Pesticides : 7 bébés naissent sans bras ou sans main près d’un village de l’Ain !

Partager


Ce constat statistique est effrayant et il est évident que ces malformations à la naissance sont dues à une pollution environnementale et certainement aux pesticides. Bien sûr, l’État et les responsables politiques vont faire ce qu’il y a de mieux pour les populations, pour leur protection, cesser de subventionner l’organisme qui a fait cette découverte. Si c’était un cas de rougeole l’État aurait décidé de vacciner toute la population et aurait débloqué 100 millions d’euros pour qui seraient allés immédiatement dans les caisses de Big Pharma, mais comme cette découverte compromet dangereusement le business de l’industrie agrochimique et spécifiquement celle des pesticides, les irresponsables politiques corrompus ont décidé de casser le thermomètre en annulant la subvention ridicule de 120 000 € à cet organisme d’alerte !


« L’Œil du 20 heures » s’est penché sur un rapport médical troublant longtemps resté confidentiel.

Autour de Druillat, ce village de l’Ain, en quatre ans, 7 bébés sont nés sans bras ou sans main. Une fréquence hors norme selon la structure qui a donné l’alerte, et qui pourtant aujourd’hui est menacée de disparaître.

C’est dans leur pavillon, à la sortie du village, que nous avons rencontré Mélanie et Jonathan Vitry. Leur fils Ryan, 8 ans, est né sans main droite. Son père a modifié son quad pour qu’il puisse le piloter. Pas détecté à l’échographie, les parents ont découvert le handicap de leur enfant le jour de sa naissance : « J’ai pleuré, forcément. Et mon mari est tombé dans les pommes.»

Les médecins n’ont aucune explication.

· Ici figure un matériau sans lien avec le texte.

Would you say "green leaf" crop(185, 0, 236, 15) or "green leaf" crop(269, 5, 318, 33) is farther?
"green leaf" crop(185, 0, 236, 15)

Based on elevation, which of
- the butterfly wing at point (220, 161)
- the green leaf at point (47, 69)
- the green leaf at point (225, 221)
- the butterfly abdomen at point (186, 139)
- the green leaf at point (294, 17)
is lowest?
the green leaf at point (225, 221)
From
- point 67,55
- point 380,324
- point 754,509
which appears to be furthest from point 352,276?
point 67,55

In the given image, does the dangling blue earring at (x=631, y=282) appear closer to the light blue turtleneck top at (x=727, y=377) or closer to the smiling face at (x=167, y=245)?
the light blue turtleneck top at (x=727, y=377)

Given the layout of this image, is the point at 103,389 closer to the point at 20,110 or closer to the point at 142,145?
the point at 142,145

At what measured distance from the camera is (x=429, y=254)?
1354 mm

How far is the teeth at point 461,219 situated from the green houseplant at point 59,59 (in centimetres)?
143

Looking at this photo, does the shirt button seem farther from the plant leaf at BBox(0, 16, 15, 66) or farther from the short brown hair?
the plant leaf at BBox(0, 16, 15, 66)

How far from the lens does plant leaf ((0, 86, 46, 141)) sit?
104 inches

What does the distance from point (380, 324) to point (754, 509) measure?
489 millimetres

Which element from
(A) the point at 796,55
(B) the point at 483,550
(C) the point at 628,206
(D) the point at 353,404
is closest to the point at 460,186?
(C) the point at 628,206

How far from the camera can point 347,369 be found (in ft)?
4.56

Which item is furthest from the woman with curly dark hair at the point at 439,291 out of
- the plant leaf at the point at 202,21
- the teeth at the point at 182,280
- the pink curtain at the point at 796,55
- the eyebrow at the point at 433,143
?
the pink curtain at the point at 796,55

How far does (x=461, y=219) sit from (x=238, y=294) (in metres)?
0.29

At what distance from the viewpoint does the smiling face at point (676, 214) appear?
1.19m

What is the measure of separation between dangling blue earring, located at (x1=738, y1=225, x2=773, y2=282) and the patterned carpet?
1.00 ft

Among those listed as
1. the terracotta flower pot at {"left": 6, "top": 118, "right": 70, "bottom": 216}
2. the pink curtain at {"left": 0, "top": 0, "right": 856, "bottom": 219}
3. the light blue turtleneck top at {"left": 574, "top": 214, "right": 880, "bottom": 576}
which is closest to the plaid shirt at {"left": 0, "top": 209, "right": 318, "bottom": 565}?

L’anomalie ne serait pas génétique, pas liée non plus à des prises de médicaments, ou de drogue. Seule certitude : des enfants comme Ryan, il y en a 7 dans un rayon de 17 kilomètres autour de Druillat. Tous nés entre 2009 et 2014.

« Sur une zone pareille, c’est tout à fait énorme ! » 

Une fréquence qui a alerté Emmanuelle Amar, épidémiologiste, elle travaille pour le Remera, une structure qui recense les malformations dans la région. Dans cette zone géographique, c’est 58 fois plus que la normale, selon les résultats de son enquête. « On a interrogé toutes les mères avec un questionnaire très poussé sur leurs habitudes de vie. Le seul point commun c’est que toutes ces femmes vivent en zone rurale au milieu des champs.»

Fin 2014, l’épidémiologiste transmet son rapport aux autorités de santé. Deux ans plus tard,  Santé Publique France répond en contestant la méthodologie et précise : « Compte tenu de la nature du problème détecté et de ses répercussions sociétales, en termes de craintes des populations concernées, une vigilance renforcée semble nécessaire.»

Une vigilance renforcée, mais plus par l’équipe du Remera. Après 45 années d’existence, la structure pourrait disparaître. Les subventions publiques lui ont été coupées : « Les conséquences sont très simples, c’est la fin de la surveillance des malformations, c’est à dire clairement la fin de l’alerte aussi », regrette Emmanuelle Amar.

La région Auvergne Rhône Alpes, qui cofinançait, considère que désormais, ça ne fait plus partie de ses attributions. Quant à l’Inserm, l’organisme de recherche, il justifie l’abandon des subventions en affirmant que « l’apport du registre pour la recherche est très faible ». Étonnant, car il y a deux ans, l’ex-ministre de la Santé, Marisol Touraine, vantait, au contraire, le travail du Remera.

Entre temps des médecins de Bretagne et des Pays de la Loire ont alerté à leur tour les autorités. Sept enfants sont nés sans bras autour de deux villages, en quelques mois seulement.